Alguns discursos de candidatos tem acentuado o preconceito e o ódio e tentado reduzir direitos das mulheres.




As prisões ocorridas no Rio têm como base a Lei Maria da Penha, que completa 12 anos hoje. A ação, coordenada pela Divisão de Polícia de Atendimento à Mulher (DPAM) do Rio, já resultou em 23 prisões.

A operação também conta com o apoio das delegacias de Homicídios, da Polinter e de outros departamentos da Polícia Civil.





Crimes em profusão




Na manhã de ontem (6), uma mulher, que estava grávida, foi assassinada no Complexo do Alemão. O principal suspeito é o marido dela. Policiais militares da Unidade de Polícia Pacificadora (UPP) foram chamados para prender o suspeito e socorrer a mulher, mas foram impedidos por criminosos armados, que atacaram a guarnição da polícia.

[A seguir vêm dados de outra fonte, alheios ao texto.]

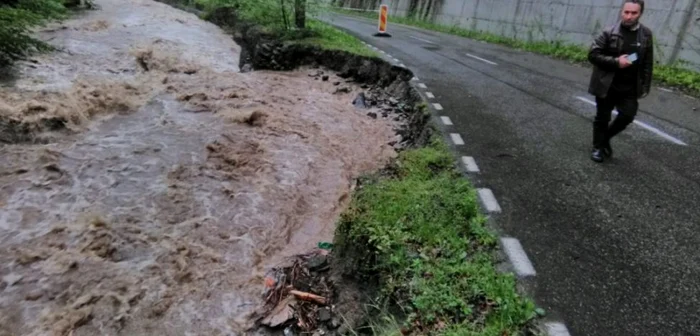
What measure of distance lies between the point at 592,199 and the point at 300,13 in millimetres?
12307

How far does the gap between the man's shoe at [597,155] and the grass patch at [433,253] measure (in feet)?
6.42

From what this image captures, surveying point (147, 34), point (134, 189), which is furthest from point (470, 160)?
point (147, 34)

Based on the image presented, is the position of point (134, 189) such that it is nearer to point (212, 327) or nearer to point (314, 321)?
point (212, 327)

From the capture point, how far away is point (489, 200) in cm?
479

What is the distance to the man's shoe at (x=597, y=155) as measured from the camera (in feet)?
18.8

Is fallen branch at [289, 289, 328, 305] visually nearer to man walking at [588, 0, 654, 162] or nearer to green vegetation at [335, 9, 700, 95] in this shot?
man walking at [588, 0, 654, 162]

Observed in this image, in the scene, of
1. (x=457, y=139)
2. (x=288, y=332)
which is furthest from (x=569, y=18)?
(x=288, y=332)

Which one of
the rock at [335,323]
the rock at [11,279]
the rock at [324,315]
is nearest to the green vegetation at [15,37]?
the rock at [11,279]

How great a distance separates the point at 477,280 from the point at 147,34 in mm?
17228

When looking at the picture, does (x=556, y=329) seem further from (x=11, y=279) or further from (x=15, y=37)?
(x=15, y=37)

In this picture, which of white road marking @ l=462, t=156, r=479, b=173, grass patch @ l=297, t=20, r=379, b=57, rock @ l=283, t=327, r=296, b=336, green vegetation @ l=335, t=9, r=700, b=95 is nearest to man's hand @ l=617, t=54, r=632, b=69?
white road marking @ l=462, t=156, r=479, b=173

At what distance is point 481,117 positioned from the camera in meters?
7.72

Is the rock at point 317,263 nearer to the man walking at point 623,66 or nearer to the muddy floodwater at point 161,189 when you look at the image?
the muddy floodwater at point 161,189

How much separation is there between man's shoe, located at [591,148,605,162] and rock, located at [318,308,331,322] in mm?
3996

Quando os policiais chegaram ao local do crime, a mulher já tinha sido levada para a Unidade de Pronto-Atendimento (UPA) do Alemão, mas não resistiu aos ferimentos e morreu.









O marido, que havia se deslocado depois do crime para a escola da filha, de 9 anos, na mesma comunidade, conseguiu fugir dos policiais. Mas ele acabou se entregando à Polícia Civil mais tarde, na Baixada Fluminense.